** GIVEN INSTRUCTION **
Report in full every line of the listing below that contains the string "this". Case counts, so match it exactly.

** EXCERPTED DATA **
* * *

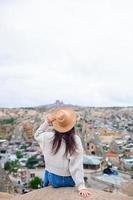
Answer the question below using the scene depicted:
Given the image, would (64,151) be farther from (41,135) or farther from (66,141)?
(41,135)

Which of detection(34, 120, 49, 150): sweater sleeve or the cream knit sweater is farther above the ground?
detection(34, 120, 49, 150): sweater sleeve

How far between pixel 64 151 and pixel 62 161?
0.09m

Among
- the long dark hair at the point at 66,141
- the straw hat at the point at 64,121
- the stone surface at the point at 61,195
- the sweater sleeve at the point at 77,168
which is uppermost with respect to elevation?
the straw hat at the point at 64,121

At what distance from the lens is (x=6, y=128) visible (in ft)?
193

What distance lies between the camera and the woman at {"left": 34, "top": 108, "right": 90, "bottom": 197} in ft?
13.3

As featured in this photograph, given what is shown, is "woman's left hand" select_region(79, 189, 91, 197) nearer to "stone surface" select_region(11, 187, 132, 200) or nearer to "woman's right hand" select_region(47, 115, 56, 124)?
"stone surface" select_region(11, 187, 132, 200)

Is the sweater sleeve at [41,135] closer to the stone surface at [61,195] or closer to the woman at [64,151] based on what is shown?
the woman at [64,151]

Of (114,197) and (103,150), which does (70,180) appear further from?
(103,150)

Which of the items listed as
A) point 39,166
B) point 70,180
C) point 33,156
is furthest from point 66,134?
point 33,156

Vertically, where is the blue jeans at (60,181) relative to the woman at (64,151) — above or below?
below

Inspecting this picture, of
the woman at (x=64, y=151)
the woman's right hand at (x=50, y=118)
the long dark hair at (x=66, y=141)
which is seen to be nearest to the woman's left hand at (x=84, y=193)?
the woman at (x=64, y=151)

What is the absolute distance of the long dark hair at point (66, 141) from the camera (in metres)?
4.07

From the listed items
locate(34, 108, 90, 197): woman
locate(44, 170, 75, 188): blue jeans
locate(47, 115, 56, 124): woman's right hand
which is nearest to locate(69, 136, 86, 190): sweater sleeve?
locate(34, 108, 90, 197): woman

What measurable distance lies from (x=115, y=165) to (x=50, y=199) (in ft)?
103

* * *

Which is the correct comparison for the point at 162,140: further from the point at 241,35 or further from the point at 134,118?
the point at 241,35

* * *

** REPLY TO THE TASK **
As featured in this photograph, given what is shown, is "woman's left hand" select_region(79, 189, 91, 197) nearer to "stone surface" select_region(11, 187, 132, 200) or nearer to "woman's right hand" select_region(47, 115, 56, 124)?
Inspecting this picture, of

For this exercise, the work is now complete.